Row-level security (RLS) with Power BI Desktop

With Power BI Desktop, row-level security (RLS) may be utilized to limit data access for certain users.

You can set filters within roles to restrict data access at the row level.

Members of a workspace who have access to datasets in the workspace in the Power BI service will not have any impact by RLS in Power BI Desktop. This data is not restricted by RLS.

With Power BI Desktop, you can specify RLS for data models loaded into Power BI Service where users can be assigned.

RLS can also be configured on DirectQuery-based datasets, such as SQL Server.

Row-level security is configured in the model, not in Power BI Desktop, for Analysis Services or Azure Analysis Services lives connections. For live connection datasets, the security option will not appear.

Live example of RLS in Power BI Desktop:

Let’s see I have the below report created in the Power BI Desktop using import query.

Define roles and rules in Power BI Desktop

You can define roles and rules within Power BI Desktop.

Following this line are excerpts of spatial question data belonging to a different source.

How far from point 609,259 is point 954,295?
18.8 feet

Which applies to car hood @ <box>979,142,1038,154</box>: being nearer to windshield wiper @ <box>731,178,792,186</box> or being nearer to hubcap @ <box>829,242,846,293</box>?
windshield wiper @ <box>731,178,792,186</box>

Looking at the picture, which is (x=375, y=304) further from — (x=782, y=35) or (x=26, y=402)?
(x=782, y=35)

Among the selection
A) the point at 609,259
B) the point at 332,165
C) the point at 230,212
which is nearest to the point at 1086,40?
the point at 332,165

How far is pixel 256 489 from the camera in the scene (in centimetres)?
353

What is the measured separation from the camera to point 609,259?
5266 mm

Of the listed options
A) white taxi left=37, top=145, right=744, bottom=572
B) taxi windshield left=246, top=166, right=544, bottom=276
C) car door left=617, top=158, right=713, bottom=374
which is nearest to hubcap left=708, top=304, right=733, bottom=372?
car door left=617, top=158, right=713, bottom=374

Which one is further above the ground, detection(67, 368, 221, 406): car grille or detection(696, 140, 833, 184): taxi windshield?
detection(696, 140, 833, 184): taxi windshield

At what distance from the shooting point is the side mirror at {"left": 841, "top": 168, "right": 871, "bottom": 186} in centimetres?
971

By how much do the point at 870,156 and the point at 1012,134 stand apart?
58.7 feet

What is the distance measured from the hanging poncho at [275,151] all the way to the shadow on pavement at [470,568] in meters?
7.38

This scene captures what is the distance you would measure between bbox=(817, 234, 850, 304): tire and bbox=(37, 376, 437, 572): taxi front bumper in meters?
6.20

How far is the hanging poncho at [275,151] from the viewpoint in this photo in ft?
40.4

When you publish to Power BI, it also publishes the role definitions.

To define security roles, follow these steps.

1. Have a dataset you want to use RLS, which contains email addresses for rows of data that you want to restrict access to.
2. Import data into your Power BI Desktop report, or configure a DirectQuery connection. You can’t define roles within Power BI Desktop for Analysis Services live connections. You need to do that within the Analysis Services model.
3. From the Modeling tab, select Manage Roles.

4. Under Roles, provide a name for the role. I have given Canada.

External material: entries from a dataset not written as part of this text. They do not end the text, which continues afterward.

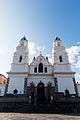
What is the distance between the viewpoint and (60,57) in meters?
34.2

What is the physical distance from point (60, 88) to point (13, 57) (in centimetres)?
1331

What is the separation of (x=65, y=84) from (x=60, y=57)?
7254 mm

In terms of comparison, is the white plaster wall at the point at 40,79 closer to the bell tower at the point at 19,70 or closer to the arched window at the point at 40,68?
the bell tower at the point at 19,70

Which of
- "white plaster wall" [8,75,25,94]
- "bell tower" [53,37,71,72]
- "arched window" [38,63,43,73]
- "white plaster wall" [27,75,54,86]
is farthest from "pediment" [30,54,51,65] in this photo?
"white plaster wall" [8,75,25,94]

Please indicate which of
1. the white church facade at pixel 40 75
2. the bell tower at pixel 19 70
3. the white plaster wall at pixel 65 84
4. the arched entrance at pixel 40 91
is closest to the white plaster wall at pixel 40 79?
the white church facade at pixel 40 75

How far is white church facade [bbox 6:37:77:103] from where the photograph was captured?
1160 inches

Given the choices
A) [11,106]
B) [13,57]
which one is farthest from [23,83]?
[11,106]

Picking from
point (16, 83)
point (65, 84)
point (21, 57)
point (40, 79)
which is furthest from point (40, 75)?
point (21, 57)

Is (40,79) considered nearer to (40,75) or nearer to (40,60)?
(40,75)

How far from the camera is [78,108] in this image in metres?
20.1

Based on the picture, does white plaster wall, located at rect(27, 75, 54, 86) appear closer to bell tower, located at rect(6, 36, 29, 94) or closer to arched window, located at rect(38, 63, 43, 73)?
bell tower, located at rect(6, 36, 29, 94)

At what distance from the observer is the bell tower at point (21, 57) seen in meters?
32.4

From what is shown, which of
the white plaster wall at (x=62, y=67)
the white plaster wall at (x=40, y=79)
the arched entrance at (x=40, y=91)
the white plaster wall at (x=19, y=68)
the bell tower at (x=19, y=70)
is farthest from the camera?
the white plaster wall at (x=19, y=68)

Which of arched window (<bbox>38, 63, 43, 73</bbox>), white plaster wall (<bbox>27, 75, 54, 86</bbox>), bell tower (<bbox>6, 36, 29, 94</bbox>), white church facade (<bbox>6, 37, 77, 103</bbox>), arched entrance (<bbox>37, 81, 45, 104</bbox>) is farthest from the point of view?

5. Under Tables, select the table to which you want to apply a DAX rule.

6. In the Table filter DAX expression box, enter the DAX expressions. This expression returns a value of true or false. For example: [Entity ID] = “Value”. [country] = “Canada”. then click save.

Similarly, I have created one for Germany as well.

Key Notes:

1. You can’t assign users to a role within Power BI Desktop. You assign them to the Power BI service.
2. You can enable dynamic security within Power BI Desktop by making use of the username() or userprincipalname() DAX functions and having the proper relationships configured.
3. You can use username() within this expression. Be aware that username() has the format of DOMAIN\username within Power BI Desktop.
4. Within the Power BI service and Power BI Report Server, it’s in the format of the user’s User Principal Name (UPN). Alternatively, you can use userprincipalname(), which always returns the user in the format of their user principal name, username@contoso.com.
5. By default, row-level security filtering uses single-directional filters, whether the relationships are set to single direction or bi-directional.
6. You can manually enable bi-directional cross-filtering with row-level security by selecting the relationship and checking the Apply security filter in both directions checkbox.
7. Select this option when you’ve also implemented dynamic row-level security at the server level, where row-level security is based on username or login ID.

Validate the roles within Power BI Desktop:

To validate the roles, click View as under the Modelling table. Select with Canada or Germany.

You can also provide the usernames as below in the Power BI desktop. But It’s best to supply the User Principal Name (UPN) as that’s what the Power BI service and Power BI Report Server use

Check the result in image 1 as below for Canada country filter and image 2 for both Canada + Germany.

Now that you’re done validating the roles in Power BI Desktop, go ahead and publish your report to the Power BI service.